The storm which had started suddenly and filled the air with fury was gone. The wind had died after scattering the clouds from the sky. They drove in the warm comfort of the convertible, the sky a clear blue ahead of them, the snow banked on either side of the road.
The storm was over.
There were only the remains of its fury now, the hard-packed snow beneath the automobile, and the snow lining the roads, and the snow hanging in the branches of the trees. But now it was over and done, and now there was only the damage to count, and the repairs to be made.
He sat silently behind the wheel of the car, a big redheaded man who drove effortlessly.
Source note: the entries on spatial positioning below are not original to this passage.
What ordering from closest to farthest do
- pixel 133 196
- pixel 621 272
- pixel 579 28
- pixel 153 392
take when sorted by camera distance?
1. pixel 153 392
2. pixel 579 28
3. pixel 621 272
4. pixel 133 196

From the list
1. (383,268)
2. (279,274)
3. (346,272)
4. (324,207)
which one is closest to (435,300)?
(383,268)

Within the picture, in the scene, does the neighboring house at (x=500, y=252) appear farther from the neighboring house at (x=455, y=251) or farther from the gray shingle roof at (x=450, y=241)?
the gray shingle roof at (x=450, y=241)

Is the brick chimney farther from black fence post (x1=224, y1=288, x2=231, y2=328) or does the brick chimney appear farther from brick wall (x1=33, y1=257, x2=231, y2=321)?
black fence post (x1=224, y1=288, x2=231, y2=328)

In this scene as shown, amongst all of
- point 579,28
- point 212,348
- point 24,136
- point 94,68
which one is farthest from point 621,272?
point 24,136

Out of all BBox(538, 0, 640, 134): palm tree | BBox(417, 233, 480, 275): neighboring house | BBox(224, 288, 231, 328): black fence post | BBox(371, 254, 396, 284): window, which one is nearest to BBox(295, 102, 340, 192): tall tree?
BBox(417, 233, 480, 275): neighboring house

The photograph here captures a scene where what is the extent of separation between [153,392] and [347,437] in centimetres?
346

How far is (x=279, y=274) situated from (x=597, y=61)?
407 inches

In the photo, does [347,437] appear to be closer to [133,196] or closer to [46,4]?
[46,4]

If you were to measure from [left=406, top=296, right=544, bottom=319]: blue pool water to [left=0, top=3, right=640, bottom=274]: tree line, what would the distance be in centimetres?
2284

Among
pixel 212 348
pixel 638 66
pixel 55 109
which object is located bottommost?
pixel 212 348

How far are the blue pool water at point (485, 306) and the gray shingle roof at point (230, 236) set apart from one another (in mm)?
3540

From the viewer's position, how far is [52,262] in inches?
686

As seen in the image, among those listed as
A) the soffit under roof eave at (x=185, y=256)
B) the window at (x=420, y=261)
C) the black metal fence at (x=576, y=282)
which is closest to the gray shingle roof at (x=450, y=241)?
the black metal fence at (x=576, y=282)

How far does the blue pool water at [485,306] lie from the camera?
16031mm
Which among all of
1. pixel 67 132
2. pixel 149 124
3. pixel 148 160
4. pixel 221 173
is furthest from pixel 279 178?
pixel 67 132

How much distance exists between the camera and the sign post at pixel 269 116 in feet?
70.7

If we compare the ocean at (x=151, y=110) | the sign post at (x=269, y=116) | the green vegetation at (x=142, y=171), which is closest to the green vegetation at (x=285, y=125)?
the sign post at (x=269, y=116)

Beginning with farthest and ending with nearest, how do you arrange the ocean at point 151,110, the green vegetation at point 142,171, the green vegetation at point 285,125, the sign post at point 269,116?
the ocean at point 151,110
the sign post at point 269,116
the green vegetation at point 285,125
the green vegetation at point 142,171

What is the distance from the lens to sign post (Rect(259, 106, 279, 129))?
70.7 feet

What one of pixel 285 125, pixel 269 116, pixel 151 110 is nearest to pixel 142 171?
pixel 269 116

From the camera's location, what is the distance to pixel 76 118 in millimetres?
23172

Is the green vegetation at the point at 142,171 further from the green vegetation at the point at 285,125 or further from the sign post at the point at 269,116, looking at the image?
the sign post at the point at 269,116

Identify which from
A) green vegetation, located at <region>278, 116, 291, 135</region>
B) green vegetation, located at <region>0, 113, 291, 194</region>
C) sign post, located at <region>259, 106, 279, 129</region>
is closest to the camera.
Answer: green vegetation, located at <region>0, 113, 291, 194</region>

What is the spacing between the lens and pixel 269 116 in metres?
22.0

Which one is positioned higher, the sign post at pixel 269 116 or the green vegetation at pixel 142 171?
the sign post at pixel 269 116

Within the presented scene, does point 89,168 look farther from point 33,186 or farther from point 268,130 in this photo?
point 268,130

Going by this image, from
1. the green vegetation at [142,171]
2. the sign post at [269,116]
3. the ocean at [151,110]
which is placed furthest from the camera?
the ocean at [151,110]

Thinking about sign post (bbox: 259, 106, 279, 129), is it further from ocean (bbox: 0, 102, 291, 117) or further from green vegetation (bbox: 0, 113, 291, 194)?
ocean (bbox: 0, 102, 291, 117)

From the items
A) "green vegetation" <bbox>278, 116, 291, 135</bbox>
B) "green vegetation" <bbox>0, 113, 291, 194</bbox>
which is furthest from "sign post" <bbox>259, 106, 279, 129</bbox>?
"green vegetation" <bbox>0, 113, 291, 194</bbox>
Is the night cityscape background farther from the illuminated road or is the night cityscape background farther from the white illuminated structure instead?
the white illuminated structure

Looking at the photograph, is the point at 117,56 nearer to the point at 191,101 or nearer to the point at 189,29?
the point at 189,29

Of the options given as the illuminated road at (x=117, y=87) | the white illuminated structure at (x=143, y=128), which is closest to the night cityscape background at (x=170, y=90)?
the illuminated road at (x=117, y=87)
His anger was gone, too, like the anger of the storm. There was only a vast sadness inside him.
“Cotton?” Blanche said.
“Mmmm?” He did not take his eyes from the road. He watched the winding white ribbon and listened to the crunch of snow beneath his heavy-duty tires, and over that the sound of her voice.
“Cotton,” she said, “I’m very glad to be with you.”
“I am, too.”
“In spite of everything,” she said, “I’m very very glad.”
He did a curious thing then. He suddenly took his right hand from the wheel and put it on her thigh, and squeezed her gently. He thought he did it because Blanche was a very attractive girl with whom he had just shared a moment of communication.
But perhaps he touched her because death had suddenly shouldered its way into that automobile, and he had remembered again the two young girls had been Wollender’s victims.
Perhaps he touched her thigh, soft and warm, only as a reaffirmation of life.